Follow us:   
Kontak kami:    kontak@wikidpr.org
Follow us:   
Kontak kami:    kontak@wikidpr.org
Berita Terkait

Kategori Berita

(Rimanews) Tapera, Solusi atau Masalah Baru?

12/12/2018



Rimanews - Rancangan Undang-Undang RUU tentang Tabungan Perumahan Rakyat (Tapera) kemarin resmi disahkan oleh Dewan Perwakilan Rakyat DPR. Meski telah disahkan menjadi undang-undang, pelaksanaan UU Tapera masih memerlukan kelengkapan aturan di bawahnya yang mengatur secara lebih teknis.

Sebelumnya, dalam RUU Tapera, besaran iuran diusulkan sebesar 3% dari Upah Minimum Regional. Iuran sebesar 3% itu dibagi ke perusahaan sebesar 0,5% dan pekerja sebesar 2,5%.

Bagi Asosiasi Pengusaha Indonesia (Apindo), implementasi isi dalam RUU Tapera yang disetujui oleh Panitia Khusus DPR merupakan bentuk duplikasi dari kebijakan yang telah ada. Kebijakan yang dimaksud adalah program Badan Penyelenggara Jaminan Sosial (BPJS) Ketenagakerjaan. Seperti diketahui, BPJS Ketenagakerjaan menyediakan program bantuan uang muka perumahan dan subsidi bunga Kredit Pemilikan Rumah (KPR) yang sumbernya berasal dari pagu 30% portofolio kelolaan Jaminan Hari Tua (JHT).

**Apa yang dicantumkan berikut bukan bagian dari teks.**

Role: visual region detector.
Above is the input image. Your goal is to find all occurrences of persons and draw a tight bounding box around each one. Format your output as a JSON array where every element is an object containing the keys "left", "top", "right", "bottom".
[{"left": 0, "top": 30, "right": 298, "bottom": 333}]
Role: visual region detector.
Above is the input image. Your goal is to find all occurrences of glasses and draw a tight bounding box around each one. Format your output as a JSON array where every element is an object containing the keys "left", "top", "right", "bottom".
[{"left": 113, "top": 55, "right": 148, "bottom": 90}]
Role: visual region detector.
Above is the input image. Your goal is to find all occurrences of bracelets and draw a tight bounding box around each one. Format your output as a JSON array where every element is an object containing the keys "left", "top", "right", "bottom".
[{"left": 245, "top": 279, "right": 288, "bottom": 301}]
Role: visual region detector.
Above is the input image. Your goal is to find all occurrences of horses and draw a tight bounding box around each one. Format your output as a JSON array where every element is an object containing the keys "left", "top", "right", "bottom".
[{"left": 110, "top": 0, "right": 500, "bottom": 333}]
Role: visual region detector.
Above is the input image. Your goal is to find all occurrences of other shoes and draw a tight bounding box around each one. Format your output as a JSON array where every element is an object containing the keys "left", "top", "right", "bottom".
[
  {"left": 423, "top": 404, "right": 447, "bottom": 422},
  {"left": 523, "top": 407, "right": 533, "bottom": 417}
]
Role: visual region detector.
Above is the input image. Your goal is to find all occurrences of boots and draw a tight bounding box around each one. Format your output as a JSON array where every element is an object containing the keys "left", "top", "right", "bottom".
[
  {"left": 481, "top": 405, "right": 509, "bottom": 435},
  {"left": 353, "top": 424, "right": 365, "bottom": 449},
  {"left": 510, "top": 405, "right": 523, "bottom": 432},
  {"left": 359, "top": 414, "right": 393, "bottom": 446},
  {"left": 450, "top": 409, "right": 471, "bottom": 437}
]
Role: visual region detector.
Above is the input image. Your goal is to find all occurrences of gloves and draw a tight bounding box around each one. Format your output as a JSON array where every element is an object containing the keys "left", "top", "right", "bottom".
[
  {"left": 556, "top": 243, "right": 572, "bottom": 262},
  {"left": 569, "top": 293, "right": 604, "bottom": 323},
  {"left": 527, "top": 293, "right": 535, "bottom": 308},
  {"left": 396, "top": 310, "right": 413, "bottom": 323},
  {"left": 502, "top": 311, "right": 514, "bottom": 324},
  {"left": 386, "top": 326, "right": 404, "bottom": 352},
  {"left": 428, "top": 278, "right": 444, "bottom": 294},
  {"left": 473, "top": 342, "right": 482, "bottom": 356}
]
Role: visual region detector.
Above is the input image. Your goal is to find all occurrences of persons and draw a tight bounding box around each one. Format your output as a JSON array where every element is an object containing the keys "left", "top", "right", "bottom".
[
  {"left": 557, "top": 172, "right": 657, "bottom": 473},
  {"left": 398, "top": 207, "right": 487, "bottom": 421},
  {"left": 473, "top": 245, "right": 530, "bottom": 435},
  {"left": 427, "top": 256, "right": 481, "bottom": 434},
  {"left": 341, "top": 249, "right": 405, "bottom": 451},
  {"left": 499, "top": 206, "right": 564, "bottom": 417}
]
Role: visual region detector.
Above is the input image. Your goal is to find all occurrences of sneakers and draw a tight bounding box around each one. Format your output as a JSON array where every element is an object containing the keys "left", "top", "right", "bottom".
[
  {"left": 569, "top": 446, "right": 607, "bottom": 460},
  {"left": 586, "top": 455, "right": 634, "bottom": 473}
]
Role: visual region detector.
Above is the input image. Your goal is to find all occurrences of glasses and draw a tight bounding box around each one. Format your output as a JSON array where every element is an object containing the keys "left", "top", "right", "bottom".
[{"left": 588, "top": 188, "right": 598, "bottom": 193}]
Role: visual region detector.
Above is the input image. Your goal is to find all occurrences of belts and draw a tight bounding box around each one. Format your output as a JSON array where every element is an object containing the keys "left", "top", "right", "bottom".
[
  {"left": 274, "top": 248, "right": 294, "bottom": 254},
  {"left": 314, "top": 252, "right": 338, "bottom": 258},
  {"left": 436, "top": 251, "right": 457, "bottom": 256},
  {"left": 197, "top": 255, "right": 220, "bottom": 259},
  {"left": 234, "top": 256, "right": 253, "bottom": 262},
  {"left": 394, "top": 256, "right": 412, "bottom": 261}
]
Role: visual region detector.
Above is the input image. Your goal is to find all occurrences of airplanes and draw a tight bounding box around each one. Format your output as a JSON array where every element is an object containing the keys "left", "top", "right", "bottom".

Selama ini pelaku usaha sudah dibebankan biaya sebesar 10,24%-11,74% dari penghasilan pekerja untuk program jaminan sosial kesehatan dan ketenagakerjaan yang mencakup JHT, jaminan kematian (JK), jaminan kecelakaan kerja (JKK), jaminan pensiun (JP), dan cadangan pesangon yang berdasarkan pengitungan aktuaria sebesar 8%.

Wakil Ketua Umum Kadin Bidang Ketenagakerjaan dan Hubungan Industrial Antonius J. Supit mengatakan, Kadin sangat keberatan atas isi dari beleid tentang Tapera itu.

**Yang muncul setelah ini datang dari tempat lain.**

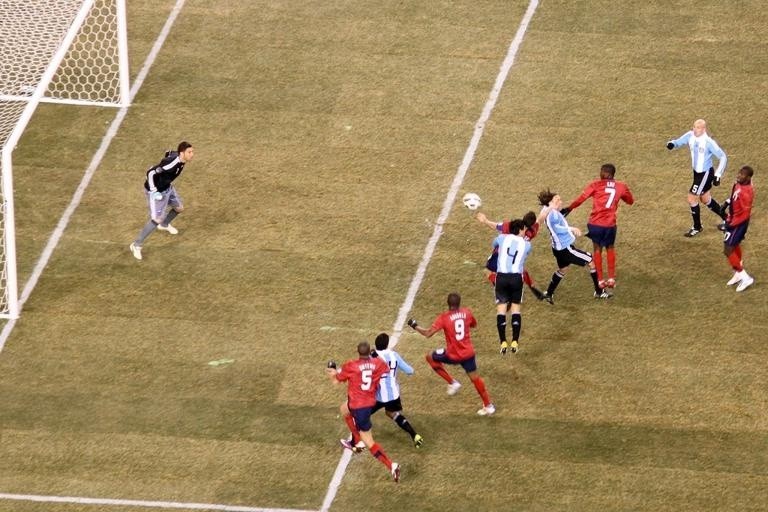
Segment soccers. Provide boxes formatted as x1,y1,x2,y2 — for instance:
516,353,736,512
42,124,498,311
463,193,481,210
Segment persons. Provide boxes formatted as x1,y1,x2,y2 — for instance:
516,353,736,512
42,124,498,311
493,219,533,354
560,163,636,290
476,201,558,303
127,140,195,260
665,119,731,236
326,341,401,482
719,166,755,291
340,333,423,454
406,293,496,416
536,187,613,304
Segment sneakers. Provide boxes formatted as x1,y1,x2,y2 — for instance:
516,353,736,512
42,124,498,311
157,224,178,235
339,428,425,482
498,340,522,357
685,222,724,237
727,269,754,292
542,279,616,304
447,379,495,417
130,243,142,259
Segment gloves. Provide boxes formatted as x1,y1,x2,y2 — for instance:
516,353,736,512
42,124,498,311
560,207,570,218
407,318,418,329
667,143,722,188
327,345,381,368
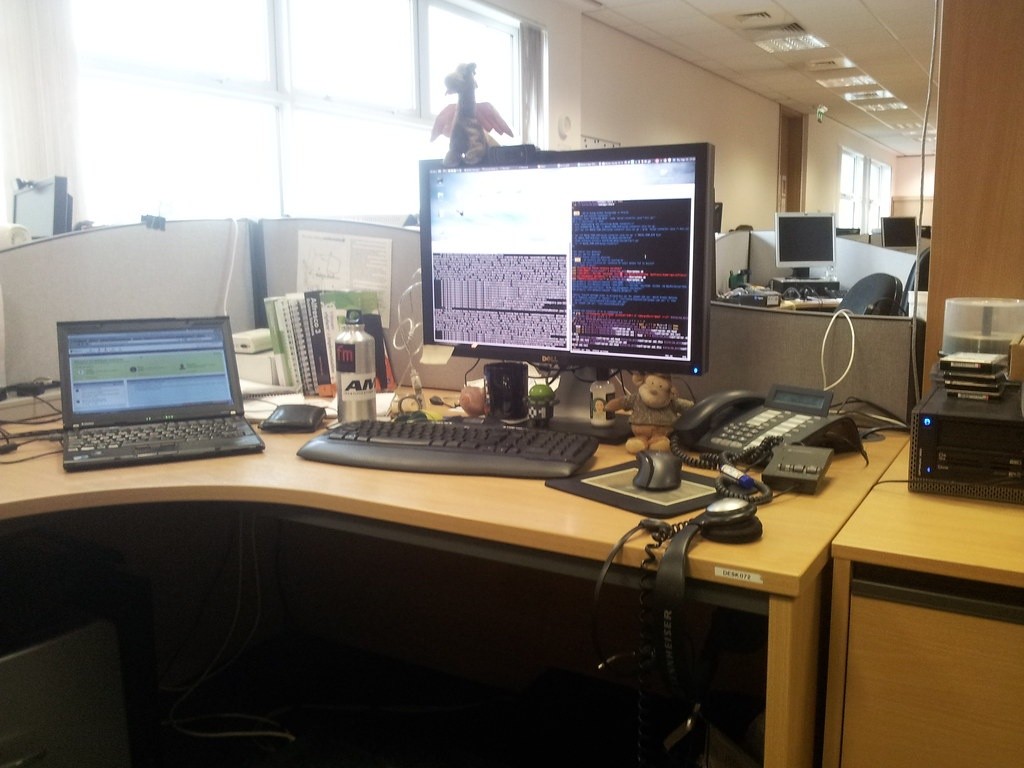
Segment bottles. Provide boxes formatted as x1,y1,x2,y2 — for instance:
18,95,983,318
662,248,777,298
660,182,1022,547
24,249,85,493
336,309,376,423
590,367,615,428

"Bila beban pembayaran iuran Tapera tetap dibebankan kepada pelaku usaha dan pekerja dikhawatirkan akan membuat daya saing usaha dalam negeri tidak kompetitif," kata Antonius, Kamis (25/02/2016).

Sementara itu, Wakil Ketua Pansus RUU Tapera DPR, Mukhammad Misbakhun menjelaskan Tapera merupakan keinginan Pemerintah dan DPR untuk mewujudkan keinginan konstitusi bahwa negara harus mempunyai sistem tabungan.

"Hal ini untuk memenuhi semua kebutuhan perumahan, terutama untuk masyarakat berpenghasilan rendah," tuturnya.

Terkait dengan program perumahan BPJS Ketenagakerjaan, Misbakhun kembali menjelaskan bahwa program perumahan BPJS tidak memainkan peran utama untuk menyediakan perumahan.

"Mereka hanya melakukan investasi, sedangkan TAPERA harus mengendalikan supply dan demand kebutuhan perumahaan untuk masyarakat berpenghasilan rendah," terang dia.

Ketua Bidang Jaminan Sosial Apindo, Timoer Soetanto menegaskan pengusaha sebenarnya sangat setuju dengan program TAPERA, namun dirinya menjelaskan bahwa kondisi pengusaha saat ini sudah cukup berat mengingat banyaknya biaya tambahan yang sudah dibebankan ke perusahaan seperti jaminan kesehatan, jaminan pensiun, jaminan  keselamatan kerja dll.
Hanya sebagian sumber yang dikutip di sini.